What this task involves:
Please list every district or neighborhood in the report on Eastern Aleppo below whose name begins with "Karam."

Syrian Army soldiers and popular forces are now in control of some 65 percent of Eastern Aleppo territories after weeks of non-stop clashes against Jeish al-Fatah coalition of terrorist groups, Damascus said Monday.

The Syrian government's War Information Center, Elam al-Harbi, reported that government troops have liberated the entire neighborhoods in Northeastern Aleppo and captured a number of districts in the South-East, extending their rule over some 65 percent of entire Eastern Aleppo.

The army managed to win back the districts and neighborhoods of Hanano Housing Project, Jabal Badrou, Ard al-Hamra, al-Heidariyeh, Bostan al-Pasha, Sheikh Khedher, Shiekh Fares, al-Halak, al-Sakhour, Ba'eidin, al-Nazarat, Youth Housing Complex, Tariq al-Bab, Karam al-Tarab, Karam al-Jazmati, Karam al-Qaterji, Karam al-Maysar, Karam al-Tahan, several squares and key heights, the graveyard and residential units in recent weeks.

Provided information:
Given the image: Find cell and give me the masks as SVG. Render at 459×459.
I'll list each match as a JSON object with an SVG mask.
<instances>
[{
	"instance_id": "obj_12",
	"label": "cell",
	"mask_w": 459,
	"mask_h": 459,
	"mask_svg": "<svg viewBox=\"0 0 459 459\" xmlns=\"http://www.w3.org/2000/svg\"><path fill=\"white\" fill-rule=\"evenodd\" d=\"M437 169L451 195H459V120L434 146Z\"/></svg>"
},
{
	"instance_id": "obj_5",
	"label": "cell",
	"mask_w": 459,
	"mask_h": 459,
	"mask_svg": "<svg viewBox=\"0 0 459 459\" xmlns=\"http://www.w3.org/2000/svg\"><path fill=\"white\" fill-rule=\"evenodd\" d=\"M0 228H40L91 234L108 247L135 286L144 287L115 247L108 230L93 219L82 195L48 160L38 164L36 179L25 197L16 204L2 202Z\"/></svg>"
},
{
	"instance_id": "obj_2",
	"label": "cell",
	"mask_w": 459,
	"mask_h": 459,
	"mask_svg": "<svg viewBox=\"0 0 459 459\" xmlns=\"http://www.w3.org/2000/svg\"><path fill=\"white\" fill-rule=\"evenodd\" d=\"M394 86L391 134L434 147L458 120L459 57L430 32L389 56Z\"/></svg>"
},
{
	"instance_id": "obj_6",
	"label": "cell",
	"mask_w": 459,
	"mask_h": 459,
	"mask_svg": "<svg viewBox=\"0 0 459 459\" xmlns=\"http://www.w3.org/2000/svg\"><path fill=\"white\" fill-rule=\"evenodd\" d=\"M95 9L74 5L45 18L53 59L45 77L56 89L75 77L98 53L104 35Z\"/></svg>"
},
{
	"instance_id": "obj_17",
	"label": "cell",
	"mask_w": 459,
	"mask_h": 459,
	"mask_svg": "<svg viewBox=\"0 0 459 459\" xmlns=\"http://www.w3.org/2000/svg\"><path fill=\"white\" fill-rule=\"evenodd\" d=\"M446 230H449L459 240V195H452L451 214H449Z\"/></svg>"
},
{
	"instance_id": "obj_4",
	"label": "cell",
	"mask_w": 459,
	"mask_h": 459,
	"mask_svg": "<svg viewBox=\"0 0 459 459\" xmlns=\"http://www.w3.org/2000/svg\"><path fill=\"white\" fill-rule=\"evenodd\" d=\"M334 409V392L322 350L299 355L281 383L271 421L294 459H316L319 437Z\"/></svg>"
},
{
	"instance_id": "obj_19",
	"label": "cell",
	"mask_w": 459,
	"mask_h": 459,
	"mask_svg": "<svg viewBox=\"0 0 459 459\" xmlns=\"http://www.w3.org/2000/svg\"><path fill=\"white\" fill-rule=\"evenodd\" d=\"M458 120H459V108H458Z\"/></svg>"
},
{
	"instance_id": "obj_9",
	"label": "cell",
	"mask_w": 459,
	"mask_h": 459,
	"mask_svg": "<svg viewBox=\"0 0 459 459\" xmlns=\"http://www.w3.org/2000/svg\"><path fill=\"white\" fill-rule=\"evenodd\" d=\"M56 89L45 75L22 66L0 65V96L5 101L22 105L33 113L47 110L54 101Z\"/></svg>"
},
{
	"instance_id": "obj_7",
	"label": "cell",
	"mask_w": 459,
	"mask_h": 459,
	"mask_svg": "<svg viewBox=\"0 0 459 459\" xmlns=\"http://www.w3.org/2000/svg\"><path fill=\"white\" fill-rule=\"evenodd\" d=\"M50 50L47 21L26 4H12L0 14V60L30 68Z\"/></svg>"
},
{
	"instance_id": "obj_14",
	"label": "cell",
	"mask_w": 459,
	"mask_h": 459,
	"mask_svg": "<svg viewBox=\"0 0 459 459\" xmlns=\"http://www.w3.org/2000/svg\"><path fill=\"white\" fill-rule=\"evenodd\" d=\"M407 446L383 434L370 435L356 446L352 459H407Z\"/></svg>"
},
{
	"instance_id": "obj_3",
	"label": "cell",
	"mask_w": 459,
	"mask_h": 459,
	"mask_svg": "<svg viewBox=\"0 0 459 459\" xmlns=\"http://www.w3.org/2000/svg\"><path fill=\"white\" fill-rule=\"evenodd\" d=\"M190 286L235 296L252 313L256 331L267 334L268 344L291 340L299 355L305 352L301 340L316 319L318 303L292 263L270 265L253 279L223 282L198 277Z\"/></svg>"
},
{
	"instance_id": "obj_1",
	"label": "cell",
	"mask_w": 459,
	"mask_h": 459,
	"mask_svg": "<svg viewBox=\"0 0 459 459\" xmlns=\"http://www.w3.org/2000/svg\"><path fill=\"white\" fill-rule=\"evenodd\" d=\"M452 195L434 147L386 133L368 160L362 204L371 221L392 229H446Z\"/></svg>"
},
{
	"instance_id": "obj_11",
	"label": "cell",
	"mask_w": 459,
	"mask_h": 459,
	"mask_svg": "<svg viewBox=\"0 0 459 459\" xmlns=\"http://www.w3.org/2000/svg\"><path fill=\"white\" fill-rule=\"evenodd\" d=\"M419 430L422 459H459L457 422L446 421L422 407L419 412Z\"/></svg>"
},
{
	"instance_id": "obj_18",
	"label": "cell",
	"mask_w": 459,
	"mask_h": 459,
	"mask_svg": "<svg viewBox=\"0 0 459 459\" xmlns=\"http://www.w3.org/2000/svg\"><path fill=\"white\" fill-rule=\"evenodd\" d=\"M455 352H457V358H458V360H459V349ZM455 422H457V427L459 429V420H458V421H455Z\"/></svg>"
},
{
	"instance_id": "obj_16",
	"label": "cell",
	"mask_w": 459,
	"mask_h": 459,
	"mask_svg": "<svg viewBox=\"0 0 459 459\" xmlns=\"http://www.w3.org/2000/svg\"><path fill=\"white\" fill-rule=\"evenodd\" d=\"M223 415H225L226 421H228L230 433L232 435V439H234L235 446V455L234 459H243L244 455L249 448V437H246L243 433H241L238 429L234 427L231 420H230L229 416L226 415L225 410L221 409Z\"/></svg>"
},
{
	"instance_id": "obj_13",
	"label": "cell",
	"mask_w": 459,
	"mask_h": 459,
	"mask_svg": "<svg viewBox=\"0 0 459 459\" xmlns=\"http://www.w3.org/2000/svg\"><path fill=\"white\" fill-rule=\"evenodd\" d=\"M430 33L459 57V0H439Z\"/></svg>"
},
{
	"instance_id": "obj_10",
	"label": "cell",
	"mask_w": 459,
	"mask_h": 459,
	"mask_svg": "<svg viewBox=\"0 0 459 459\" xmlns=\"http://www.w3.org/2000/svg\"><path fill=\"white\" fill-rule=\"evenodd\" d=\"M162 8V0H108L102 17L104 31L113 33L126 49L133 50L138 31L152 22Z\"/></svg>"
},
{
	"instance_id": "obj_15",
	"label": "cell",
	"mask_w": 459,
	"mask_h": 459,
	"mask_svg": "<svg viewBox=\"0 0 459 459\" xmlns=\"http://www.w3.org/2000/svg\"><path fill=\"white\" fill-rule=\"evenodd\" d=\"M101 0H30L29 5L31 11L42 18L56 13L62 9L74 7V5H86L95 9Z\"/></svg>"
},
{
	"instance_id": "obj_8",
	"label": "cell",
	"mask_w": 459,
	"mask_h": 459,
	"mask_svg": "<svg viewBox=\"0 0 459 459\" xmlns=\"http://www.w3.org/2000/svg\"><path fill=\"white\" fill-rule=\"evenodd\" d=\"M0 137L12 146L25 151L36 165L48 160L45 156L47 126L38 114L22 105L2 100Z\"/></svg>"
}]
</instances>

Full response:
Karam al-Tarab, Karam al-Jazmati, Karam al-Qaterji, Karam al-Maysar, Karam al-Tahan